From: aidotengineer

Open Telemetry is an open-source project maintained by the CNCF, standardizing cloud observability by defining how to handle logging, metrics, and tracing [00:28:00]. Beyond being a protocol, Open Telemetry is an ecosystem that includes Software Development Kits (SDKs) and Instrumentations [03:23:59].

SDKs (Software Development Kits)

SDKs provide the means to manually send out logs, metrics, and traces from an application [03:32:00]. This requires developers to explicitly add code to send the desired data [04:00:00]. Open Telemetry currently supports SDKs in 11 different languages, including Python, TypeScript, Go, and C++ [03:37:37].

Instrumentations

Instrumentations offer an automatic way to obtain observability data [03:55:00]. Unlike SDKs, they do not require manual code changes to send data [04:10:00].

How Instrumentations Work

Instrumentations automatically provide visibility into specific parts of an application [04:30:00]. For example, an instrumentation for a database like PostgreSQL can automatically provide logs, metrics, and traces related to its operations [04:40:00].

The mechanism behind instrumentations involves “monkey patching” the client library used within an application [04:54:00]. This allows the instrumentation to emit relevant data to the observability platform [04:59:00]. All of this processing occurs on the application side [05:07:00]. Instrumentations are designed with high engineering standards, resulting in an almost negligible latency impact while providing a comprehensive view of system activities [05:13:00].
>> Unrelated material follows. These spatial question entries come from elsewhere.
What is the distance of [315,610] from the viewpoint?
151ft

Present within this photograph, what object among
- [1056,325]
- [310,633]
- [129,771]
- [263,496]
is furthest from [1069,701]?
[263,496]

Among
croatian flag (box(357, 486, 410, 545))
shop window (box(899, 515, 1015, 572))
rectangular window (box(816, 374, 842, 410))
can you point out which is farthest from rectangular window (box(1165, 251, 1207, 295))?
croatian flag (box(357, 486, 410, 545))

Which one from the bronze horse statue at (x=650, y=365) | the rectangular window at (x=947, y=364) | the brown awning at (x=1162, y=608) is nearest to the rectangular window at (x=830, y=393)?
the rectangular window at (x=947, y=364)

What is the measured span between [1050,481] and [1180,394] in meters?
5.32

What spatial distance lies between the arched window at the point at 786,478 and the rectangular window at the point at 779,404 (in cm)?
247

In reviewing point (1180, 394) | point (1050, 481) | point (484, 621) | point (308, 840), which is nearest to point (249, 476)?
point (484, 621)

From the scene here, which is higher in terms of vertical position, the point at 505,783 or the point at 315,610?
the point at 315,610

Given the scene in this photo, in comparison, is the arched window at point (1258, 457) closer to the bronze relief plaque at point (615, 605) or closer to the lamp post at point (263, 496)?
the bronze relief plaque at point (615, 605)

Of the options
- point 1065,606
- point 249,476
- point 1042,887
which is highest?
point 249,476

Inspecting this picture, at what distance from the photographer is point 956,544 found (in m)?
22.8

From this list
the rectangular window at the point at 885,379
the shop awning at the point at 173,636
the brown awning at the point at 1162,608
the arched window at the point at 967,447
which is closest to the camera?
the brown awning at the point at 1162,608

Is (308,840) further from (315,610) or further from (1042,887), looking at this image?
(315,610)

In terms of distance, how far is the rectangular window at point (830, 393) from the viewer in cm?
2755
Instrumentations in OpenLLMetry

OpenLLMetry extends Open Telemetry by building instrumentations specifically for Gen AI frameworks, foundation models, and vector databases [06:20:00]. The community has contributed to over 40 different providers, including:

  • Foundation Models: OpenAI, Anthropic, Cohere, Gemini, Bedrock [07:16:00]
  • Vector Databases: Pinecone, Chroma [07:23:00]
  • Frameworks: LangChain, LlamaIndex, CrewAI, Haystack [07:28:00]

These instrumentations automatically emit logs, metrics, and traces, which can then be connected to any preferred observability platform, offering out-of-the-box observability [07:36:00].

Example: Pinecone Instrumentation

An instrumentation for Pinecone would provide visibility into:

  • Queries sent to Pinecone [08:01:00]
  • Indexing processes within Pinecone [08:07:00]
  • Details of vectors returned from Pinecone, such as data, distances, scores, and latencies [08:10:00]

All this data is available in the standard Open Telemetry format [08:23:00].

Using Open Telemetry’s standard protocol means users are not tied to a specific observability platform and can switch easily via configuration changes, as all supporting platforms adhere to the same format [08:41:00].